— Отец мой, — сказал он, — подобно моему брату Сетевайо, я ожидаю твоего ответа. Не знаю, что ты мог говорить в поспешности и в страхе белым людям, но не могу допустить, чтобы ты когда-либо объявлял зулусскому народу о своем желании назначить Сетевайо своим наследником. Я говорю, что у меня такое же право на престол, как у него, и что тебе, одному тебе, надлежит решить, кто из нас наденет королевский плащ в те дни, когда тебя не станет. Однако, чтобы избежать кровопролития, я согласен поделить страну с Сетевайо (при этих словах Панда и Сетевайо покачали головой, а все присутствующие рявкнули: «Нет!») или же, если он этого не хочет, я согласен вступить с Сетевайо в единоборство и биться на копьях, пока один из нас не будет убит.
— Выгодное предложение! — насмешливо проговорил Сетевайо. — Не называют ли моего брата «Слоном» и не считается ли он самым сильным воином среди зулусов? Нет, я не хочу, чтобы судьба моих сторонников зависела от какой-нибудь случайной раны при поединке или от силы мускулов. Решай, о отец, скажи, кому из нас сидеть в твоем кресле после того, как ты перейдешь к праотцам.
Панда казался очень расстроенным, и немудрено. Из-за изгороди, за которой подслушивали женщины, выбежали Умквумбази, мать Сетевайо, и мать Умбелази и стали нашептывать королю одна на одно ухо, другая на другое. Не знаю, какие советы они ему давали, но, очевидно, советы были разные, потому что бедняга король совсем сбился с толку и вращал своими белками то в одну, то в другую сторону. Наконец он закрыл уши руками, чтобы больше ничего не слышать.
— Выбирай, выбирай, о король! — ревела толпа. — Кто твой наследник, Сетевайо или Умбелази?
Было видно, что Панда переживал мучительную борьбу. Его жирное тело колыхалось, и, несмотря на холодный день, пот струями катился с его лба.
— Как поступили бы белые в таком случае? — спросил он меня хриплым шепотом.
Не поднимая глаз и говоря так тихо, что лишь немногие могли слышать меня, я ответил:
— Я думаю, о король, что белый человек ничего бы не сделал. Он сказал бы, что пусть другие решают это дело после его смерти.
— Ох, если бы я мог так же сказать! — пробормотал Панда. — Но это невозможно!
Затем последовала долгая пауза, в течение которой мы все молчали, так как каждый из нас чувствовал, что минута была решающая. Наконец Панда с усилием приподнял свое тяжеловесное, неуклюжее тело и произнес роковые слова:
— Когда два молодых быка ссорятся, они решают ссору рогами.
Оглушающий рев немедленно грянул в ответ, в знак принятия королевского решения — решения, означавшего собою гражданскую войну и смерть многих тысяч.
Затем Панда повернулся и, еле передвигая ноги (я думал, он упадет), прошел через калитку изгороди. За ним последовали обе его жены, и каждая из соперниц хотела первой пройти за ним, думая, что это будет предзнаменованием успеха для ее сына. Однако, к разочарованию толпы, обе прошли одновременно.
После их ухода толпа стала расходиться. Как бы сговорившись, сторонники каждой партии уходили вместе, не нанося оскорбления своим противникам. Я думаю, что миролюбивое расположение вытекало из сознания, что теперь не время для частных ссор, когда начинается междоусобная война. Они чувствовали, что спор их будет решен не палками перед воротами Нодвенгу, но копьями на каком-нибудь большом поле битвы, и к этой-то битве им надо было тут подготовиться.

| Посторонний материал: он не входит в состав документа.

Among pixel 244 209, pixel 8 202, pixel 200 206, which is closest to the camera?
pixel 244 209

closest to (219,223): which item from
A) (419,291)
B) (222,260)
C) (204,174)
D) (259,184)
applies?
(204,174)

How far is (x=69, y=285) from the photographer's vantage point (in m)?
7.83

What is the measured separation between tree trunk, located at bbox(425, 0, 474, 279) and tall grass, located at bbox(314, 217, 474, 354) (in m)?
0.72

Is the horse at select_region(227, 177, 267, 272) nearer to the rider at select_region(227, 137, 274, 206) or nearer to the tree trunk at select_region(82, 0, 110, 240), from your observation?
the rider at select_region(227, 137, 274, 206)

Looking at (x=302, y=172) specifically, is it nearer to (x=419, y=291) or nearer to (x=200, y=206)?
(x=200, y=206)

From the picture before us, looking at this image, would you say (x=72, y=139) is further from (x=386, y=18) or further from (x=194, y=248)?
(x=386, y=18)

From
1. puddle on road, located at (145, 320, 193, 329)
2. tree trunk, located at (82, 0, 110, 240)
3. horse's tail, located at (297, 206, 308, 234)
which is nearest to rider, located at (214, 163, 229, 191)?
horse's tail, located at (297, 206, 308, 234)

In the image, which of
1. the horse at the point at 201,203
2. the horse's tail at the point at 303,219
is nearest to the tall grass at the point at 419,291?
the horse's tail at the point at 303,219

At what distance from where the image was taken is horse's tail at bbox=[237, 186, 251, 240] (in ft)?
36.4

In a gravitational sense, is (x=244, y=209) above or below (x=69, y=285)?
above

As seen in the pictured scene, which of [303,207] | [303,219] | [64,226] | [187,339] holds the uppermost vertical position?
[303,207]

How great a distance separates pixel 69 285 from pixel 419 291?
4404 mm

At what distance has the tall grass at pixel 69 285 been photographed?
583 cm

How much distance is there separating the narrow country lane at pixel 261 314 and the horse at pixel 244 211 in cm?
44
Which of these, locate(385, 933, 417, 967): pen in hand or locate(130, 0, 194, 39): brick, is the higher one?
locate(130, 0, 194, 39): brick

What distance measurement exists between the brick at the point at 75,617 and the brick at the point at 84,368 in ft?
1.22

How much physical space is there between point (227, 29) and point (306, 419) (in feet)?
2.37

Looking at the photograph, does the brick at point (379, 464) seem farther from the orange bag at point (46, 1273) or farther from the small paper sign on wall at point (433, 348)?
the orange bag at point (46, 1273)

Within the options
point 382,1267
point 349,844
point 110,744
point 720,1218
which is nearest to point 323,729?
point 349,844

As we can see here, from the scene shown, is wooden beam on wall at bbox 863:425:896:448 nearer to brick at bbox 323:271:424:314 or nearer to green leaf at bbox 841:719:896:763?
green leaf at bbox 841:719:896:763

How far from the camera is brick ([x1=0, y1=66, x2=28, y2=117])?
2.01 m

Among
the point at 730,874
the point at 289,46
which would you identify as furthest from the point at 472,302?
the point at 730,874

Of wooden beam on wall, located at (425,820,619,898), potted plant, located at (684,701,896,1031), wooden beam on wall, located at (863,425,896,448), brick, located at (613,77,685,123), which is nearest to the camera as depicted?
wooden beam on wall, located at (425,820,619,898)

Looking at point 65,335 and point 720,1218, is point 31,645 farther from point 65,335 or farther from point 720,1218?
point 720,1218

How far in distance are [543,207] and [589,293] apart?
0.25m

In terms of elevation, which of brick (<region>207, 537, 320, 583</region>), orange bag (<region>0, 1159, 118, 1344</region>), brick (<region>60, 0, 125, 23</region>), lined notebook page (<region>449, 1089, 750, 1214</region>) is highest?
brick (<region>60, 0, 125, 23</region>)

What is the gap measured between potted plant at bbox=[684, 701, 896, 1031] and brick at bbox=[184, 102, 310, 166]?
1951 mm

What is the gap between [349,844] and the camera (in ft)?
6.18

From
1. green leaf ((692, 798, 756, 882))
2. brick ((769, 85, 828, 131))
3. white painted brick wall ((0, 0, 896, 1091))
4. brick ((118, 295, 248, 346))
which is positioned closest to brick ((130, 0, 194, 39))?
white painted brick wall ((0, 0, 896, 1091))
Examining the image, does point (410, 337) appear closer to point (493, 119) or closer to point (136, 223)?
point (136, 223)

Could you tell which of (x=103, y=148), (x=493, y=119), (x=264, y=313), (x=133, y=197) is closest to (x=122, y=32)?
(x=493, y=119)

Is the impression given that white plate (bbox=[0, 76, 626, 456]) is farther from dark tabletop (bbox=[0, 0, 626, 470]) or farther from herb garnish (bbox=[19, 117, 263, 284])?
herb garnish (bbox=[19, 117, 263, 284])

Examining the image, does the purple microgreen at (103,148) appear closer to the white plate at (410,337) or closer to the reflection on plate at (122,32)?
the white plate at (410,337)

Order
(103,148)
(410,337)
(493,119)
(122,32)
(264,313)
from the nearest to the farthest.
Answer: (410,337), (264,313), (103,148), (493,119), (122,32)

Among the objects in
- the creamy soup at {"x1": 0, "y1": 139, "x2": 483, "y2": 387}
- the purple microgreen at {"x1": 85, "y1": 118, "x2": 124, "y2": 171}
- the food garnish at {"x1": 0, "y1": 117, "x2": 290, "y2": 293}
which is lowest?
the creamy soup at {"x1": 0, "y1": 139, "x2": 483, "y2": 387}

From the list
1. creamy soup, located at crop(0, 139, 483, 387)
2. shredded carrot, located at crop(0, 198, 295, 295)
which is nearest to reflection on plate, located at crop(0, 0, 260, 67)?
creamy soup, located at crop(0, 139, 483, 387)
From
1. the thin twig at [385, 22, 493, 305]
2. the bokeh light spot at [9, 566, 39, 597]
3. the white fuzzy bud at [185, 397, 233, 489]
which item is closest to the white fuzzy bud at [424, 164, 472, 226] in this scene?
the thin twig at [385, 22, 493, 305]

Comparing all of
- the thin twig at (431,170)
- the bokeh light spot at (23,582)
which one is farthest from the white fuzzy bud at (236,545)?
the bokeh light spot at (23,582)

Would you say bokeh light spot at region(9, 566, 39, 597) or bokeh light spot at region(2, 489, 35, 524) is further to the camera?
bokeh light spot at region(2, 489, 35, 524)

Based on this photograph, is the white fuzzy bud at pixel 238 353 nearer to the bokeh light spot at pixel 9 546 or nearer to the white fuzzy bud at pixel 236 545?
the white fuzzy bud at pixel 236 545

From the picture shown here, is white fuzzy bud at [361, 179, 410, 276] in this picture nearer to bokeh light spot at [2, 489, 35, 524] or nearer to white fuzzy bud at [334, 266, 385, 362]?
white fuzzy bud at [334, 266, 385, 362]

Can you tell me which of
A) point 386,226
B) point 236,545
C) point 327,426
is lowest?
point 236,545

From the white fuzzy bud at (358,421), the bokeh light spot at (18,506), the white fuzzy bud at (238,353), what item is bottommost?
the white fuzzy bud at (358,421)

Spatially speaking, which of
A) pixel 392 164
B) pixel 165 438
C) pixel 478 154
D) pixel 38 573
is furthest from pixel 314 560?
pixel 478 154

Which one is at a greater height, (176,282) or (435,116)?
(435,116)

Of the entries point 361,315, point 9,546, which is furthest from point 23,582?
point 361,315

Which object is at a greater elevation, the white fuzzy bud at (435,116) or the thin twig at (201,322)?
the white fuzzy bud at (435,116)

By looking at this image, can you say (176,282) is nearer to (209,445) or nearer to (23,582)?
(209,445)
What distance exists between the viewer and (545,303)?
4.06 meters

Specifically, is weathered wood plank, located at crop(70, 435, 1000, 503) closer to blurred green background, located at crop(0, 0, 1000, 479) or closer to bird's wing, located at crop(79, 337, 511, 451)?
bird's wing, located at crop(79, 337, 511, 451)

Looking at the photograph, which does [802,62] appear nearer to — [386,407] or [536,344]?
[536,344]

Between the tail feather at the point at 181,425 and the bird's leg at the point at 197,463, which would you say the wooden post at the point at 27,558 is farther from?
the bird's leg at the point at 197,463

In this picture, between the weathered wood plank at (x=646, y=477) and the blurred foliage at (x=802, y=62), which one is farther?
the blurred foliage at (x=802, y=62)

Через два дня ни одного воина не было видно в окрестностях Нодвенгу, за исключением тех полков, которые Панда содержал для охраны своей особы. Королевичи тоже отбыли, чтобы произвести смотр своим силам. Сетевайо разбил лагерь среди племени Мандхлакази, которыми он командовал, а Умбелази вернулся в краль Умбези, который случайно находился в центре той части страны, которая стояла за него.
Не знаю, взял ли он с собой Мамину. Я думаю, однако, что, опасаясь не слишком любезного приема в отцовском доме, Мамина поселилась в каком-нибудь уединенном крале по соседству и здесь ожидала поворота в своей судьбе. Во всяком случае, я ее во все это время не видел, так как она тщательно старалась не попадаться мне на глаза.
С Умбелази и Садуко у меня было одно свидание. Прежде чем покинуть Нодвенгу, они зашли ко мне вместе. По-видимому, они были в наилучших отношениях, и оба они просили моей поддержки в наступающей войне.
Я ответил им, что хотя я их лично и люблю, но зулусская гражданская война меня нисколько не касается и что лучше мне сразу уехать, чтобы не быть втянутым в нее.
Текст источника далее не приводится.